▶ _Exercise objective_: Copy out each line of the data below that contains the string "instances".

▶ _Information given_:
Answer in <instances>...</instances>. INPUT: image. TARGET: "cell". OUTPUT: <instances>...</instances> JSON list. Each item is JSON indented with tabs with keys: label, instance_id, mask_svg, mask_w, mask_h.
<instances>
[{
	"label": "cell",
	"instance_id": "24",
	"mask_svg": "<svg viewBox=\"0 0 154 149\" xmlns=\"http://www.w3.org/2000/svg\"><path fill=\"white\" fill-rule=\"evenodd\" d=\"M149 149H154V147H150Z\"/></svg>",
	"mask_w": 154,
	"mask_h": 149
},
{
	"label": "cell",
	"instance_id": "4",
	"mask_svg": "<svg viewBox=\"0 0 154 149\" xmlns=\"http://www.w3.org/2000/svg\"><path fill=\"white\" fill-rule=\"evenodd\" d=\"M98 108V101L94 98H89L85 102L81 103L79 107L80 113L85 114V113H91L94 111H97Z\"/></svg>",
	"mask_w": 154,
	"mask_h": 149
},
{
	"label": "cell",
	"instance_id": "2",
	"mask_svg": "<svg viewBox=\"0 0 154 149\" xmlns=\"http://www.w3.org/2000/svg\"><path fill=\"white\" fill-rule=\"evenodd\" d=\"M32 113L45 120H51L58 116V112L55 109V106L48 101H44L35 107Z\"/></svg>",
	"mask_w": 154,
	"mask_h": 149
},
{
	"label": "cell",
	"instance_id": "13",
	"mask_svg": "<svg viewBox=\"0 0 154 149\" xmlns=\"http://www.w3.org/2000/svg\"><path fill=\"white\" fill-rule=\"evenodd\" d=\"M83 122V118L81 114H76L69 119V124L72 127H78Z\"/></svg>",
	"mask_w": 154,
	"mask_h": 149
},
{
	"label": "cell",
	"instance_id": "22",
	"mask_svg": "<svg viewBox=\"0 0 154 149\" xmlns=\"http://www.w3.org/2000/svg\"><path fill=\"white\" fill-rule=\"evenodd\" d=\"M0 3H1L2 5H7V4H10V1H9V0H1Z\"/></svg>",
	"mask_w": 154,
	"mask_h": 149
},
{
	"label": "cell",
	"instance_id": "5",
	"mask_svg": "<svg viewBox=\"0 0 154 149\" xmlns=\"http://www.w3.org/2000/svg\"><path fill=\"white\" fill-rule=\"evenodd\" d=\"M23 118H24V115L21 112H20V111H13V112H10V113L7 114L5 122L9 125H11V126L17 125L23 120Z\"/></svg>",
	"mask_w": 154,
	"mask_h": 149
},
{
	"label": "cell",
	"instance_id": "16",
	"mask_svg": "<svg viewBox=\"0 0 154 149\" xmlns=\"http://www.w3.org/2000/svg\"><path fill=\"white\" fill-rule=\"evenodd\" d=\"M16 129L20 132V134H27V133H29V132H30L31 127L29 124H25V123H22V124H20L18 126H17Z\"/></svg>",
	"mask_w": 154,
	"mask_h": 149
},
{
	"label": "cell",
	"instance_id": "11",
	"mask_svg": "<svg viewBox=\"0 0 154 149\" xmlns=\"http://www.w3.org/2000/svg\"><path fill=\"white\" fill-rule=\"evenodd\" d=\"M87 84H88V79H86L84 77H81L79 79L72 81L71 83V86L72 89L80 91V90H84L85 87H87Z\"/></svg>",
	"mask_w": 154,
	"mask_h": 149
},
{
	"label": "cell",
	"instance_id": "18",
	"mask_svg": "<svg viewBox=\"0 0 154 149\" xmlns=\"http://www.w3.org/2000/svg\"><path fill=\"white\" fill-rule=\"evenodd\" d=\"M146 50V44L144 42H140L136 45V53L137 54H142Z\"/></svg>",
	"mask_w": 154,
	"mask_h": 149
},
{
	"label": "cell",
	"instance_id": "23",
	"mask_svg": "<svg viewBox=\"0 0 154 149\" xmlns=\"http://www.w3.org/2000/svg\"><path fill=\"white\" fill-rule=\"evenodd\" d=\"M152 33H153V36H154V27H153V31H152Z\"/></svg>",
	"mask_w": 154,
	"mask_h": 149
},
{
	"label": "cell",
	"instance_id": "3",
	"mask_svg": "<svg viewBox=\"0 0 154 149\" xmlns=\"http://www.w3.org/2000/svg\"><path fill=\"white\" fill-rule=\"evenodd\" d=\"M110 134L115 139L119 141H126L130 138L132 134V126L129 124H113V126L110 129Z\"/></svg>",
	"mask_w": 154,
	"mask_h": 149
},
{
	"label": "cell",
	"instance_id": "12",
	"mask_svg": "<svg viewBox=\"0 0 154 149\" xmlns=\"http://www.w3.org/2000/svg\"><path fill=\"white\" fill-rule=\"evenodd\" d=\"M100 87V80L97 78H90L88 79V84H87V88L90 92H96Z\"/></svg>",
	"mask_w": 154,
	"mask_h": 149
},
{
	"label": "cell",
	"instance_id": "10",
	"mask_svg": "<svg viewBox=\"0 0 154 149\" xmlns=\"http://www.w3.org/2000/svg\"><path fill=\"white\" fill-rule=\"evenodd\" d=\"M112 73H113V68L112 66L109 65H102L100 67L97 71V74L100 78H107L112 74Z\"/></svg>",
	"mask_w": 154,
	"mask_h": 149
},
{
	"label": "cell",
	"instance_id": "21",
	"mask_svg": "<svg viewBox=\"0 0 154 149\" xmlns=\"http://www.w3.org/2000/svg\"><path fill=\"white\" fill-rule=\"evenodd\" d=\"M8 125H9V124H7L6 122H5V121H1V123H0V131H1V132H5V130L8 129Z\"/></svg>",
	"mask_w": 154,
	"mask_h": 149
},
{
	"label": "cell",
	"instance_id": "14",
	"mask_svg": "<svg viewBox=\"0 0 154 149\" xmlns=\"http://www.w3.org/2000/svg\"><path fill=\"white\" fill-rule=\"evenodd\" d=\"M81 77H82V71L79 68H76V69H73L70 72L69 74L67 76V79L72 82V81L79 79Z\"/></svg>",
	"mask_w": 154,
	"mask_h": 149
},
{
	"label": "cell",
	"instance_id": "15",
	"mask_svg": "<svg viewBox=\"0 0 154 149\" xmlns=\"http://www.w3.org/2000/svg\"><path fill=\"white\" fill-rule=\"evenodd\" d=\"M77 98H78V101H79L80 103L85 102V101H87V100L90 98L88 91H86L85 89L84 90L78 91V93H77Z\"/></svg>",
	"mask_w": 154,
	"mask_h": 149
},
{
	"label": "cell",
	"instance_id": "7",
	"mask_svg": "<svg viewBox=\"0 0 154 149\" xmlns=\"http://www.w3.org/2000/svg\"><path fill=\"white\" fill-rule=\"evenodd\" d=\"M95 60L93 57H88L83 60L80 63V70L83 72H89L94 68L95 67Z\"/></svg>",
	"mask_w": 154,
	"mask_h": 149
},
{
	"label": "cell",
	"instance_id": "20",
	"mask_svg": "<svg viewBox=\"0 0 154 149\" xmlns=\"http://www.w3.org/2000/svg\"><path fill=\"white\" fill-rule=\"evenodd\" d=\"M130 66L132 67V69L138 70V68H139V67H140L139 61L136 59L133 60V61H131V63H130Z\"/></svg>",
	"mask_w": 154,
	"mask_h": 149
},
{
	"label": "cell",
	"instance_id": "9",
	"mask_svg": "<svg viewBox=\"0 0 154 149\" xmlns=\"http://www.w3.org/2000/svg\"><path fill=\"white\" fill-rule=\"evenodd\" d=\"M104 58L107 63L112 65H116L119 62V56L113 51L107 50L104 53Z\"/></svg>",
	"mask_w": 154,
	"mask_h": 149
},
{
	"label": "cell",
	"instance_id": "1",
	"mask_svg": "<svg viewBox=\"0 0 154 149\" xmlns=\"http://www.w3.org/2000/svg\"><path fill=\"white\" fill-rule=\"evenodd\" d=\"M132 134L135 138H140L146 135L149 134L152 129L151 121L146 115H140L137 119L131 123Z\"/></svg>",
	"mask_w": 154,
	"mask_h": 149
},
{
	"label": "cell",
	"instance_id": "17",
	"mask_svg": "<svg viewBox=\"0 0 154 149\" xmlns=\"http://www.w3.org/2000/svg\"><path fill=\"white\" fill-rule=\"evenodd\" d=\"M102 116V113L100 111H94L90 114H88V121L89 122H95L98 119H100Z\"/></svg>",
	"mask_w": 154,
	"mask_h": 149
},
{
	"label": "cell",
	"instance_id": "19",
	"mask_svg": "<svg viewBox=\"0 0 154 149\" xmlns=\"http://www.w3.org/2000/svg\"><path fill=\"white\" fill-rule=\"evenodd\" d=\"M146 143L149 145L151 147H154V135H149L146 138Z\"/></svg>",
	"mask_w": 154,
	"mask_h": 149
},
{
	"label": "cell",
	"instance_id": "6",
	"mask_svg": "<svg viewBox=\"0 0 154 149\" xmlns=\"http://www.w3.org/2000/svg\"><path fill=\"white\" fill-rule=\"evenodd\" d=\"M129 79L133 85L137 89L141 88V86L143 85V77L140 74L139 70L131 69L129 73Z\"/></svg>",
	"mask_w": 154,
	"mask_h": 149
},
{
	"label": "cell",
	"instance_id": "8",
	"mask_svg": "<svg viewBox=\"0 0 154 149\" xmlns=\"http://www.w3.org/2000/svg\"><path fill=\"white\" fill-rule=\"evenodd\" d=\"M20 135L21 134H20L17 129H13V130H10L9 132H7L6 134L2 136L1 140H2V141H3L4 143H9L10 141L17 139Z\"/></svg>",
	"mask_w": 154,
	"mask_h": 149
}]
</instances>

▶ _Answer below_:
Answer in <instances>...</instances>. INPUT: image. TARGET: "cell". OUTPUT: <instances>...</instances> JSON list. Each item is JSON indented with tabs with keys: label, instance_id, mask_svg, mask_w, mask_h.
<instances>
</instances>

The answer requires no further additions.